Adaptive Insurance Reserving with CVaR-Constrained Reinforcement Learning under Macroeconomic Regimes
Stella C. Dong, James R. Finlay
TL;DR
The paper tackles adaptive insurance reserving under uncertainty by formulating it as a CVaR-constrained reinforcement learning problem with regime-aware curriculum learning. It proposes a PPO-based agent that optimizes reserve decisions within a finite-horizon MDP, enforcing tail-risk control and solvency constraints through a CVaR-penalized reward and volatility-adjusted capital floors. The framework is validated on two CAS Loss Reserving datasets, showing improvements in tail risk (CVaR$_{0.95}$), capital efficiency, and regulatory violation rates, with robustness demonstrated under both stochastic regimes and fixed-shock stress tests. This approach offers a principled, extensible path toward solvency-aware, data-driven reserving that aligns with Solvency II and ORSA requirements and supports regime-stratified decision-making under economic uncertainty.
Abstract
This paper proposes a reinforcement learning (RL) framework for insurance reserving that integrates tail-risk sensitivity, macroeconomic regime modeling, and regulatory compliance. The reserving problem is formulated as a finite-horizon Markov Decision Process (MDP), in which reserve adjustments are optimized using Proximal Policy Optimization (PPO) subject to Conditional Value-at-Risk (CVaR) constraints. To enhance policy robustness across varying economic conditions, the agent is trained using a regime-aware curriculum that progressively increases volatility exposure.
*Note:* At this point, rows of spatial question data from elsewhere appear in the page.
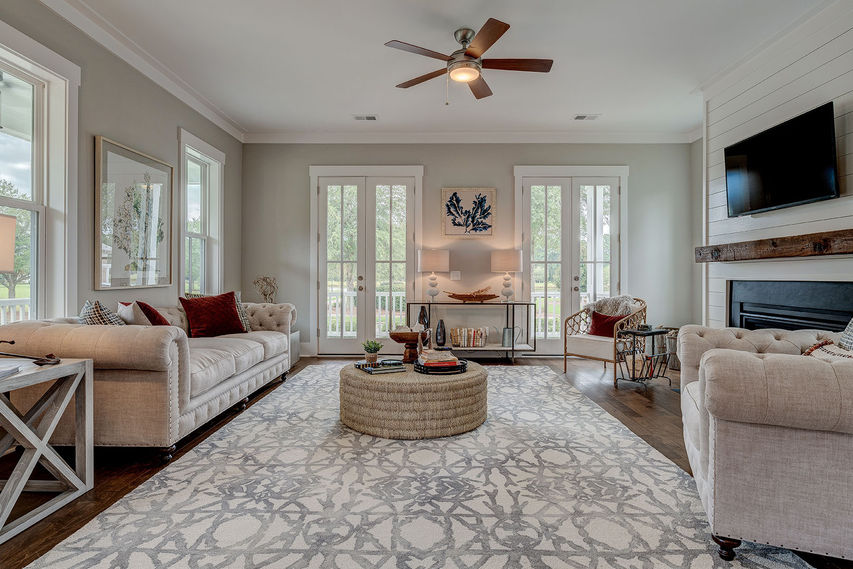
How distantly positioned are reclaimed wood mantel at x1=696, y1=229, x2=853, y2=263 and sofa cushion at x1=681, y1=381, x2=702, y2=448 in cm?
143

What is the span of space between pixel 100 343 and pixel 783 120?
4477 mm

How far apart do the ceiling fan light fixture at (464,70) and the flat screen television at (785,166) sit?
6.94 ft

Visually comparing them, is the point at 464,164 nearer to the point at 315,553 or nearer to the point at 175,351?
the point at 175,351

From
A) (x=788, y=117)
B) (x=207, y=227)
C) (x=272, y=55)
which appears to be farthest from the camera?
(x=207, y=227)

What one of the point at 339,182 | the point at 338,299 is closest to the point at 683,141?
the point at 339,182

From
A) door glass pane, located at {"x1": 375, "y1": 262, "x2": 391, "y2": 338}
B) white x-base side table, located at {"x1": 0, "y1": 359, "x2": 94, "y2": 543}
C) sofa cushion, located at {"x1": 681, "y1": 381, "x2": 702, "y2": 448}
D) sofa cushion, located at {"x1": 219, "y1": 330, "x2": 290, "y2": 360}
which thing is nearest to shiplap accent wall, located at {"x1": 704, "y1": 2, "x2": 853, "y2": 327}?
sofa cushion, located at {"x1": 681, "y1": 381, "x2": 702, "y2": 448}

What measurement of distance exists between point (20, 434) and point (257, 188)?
13.6ft

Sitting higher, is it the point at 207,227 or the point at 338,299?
the point at 207,227

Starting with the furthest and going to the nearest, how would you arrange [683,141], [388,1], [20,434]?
1. [683,141]
2. [388,1]
3. [20,434]

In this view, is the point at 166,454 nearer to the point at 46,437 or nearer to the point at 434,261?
the point at 46,437

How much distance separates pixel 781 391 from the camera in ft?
4.45

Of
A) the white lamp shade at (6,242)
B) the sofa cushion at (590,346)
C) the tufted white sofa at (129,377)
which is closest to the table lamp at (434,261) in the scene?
the sofa cushion at (590,346)

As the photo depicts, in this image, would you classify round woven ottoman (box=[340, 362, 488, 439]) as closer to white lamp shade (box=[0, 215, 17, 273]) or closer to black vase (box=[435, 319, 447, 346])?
white lamp shade (box=[0, 215, 17, 273])

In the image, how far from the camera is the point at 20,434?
1.71m
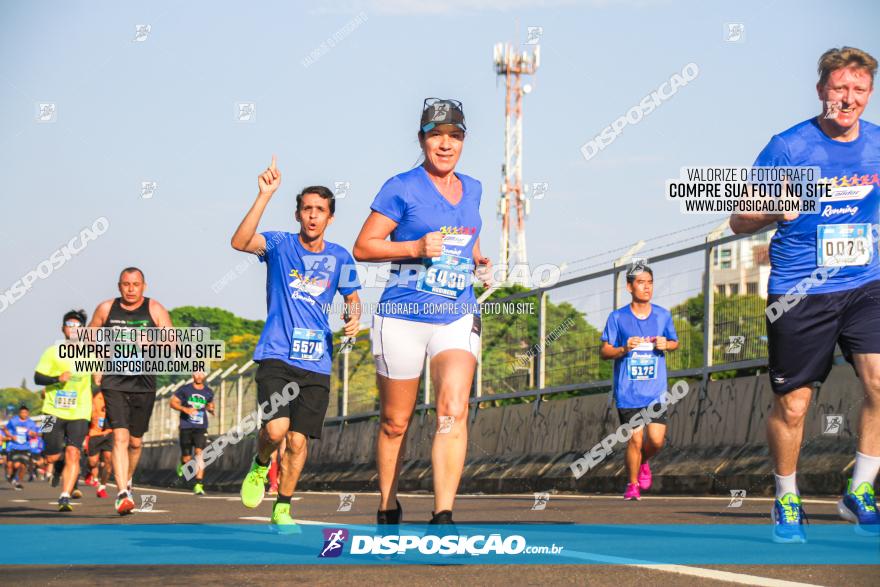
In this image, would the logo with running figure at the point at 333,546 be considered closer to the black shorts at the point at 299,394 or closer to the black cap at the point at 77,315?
the black shorts at the point at 299,394

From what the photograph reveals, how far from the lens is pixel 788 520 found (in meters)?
7.64

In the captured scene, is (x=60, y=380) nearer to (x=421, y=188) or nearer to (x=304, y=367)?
(x=304, y=367)

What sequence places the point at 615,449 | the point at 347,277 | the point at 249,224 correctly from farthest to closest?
the point at 615,449, the point at 347,277, the point at 249,224

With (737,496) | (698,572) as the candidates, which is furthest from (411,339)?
(737,496)

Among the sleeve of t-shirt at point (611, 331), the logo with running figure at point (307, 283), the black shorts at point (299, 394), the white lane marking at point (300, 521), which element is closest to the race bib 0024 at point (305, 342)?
the black shorts at point (299, 394)

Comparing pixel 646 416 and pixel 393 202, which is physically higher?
pixel 393 202

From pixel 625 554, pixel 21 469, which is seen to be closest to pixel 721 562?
pixel 625 554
The reward structure penalizes reserve shortfall, capital inefficiency, and solvency floor violations, with design elements informed by Solvency II and Own Risk and Solvency Assessment (ORSA) frameworks. Empirical evaluations on two industry datasets--Workers' Compensation, and Other Liability--demonstrate that the RL-CVaR agent achieves superior performance relative to classical reserving methods across multiple criteria, including tail-risk control (CVaR$_{0.95}$), capital efficiency, and regulatory violation rate. The framework also accommodates fixed-shock stress testing and regime-stratified analysis, providing a principled and extensible approach to reserving under uncertainty.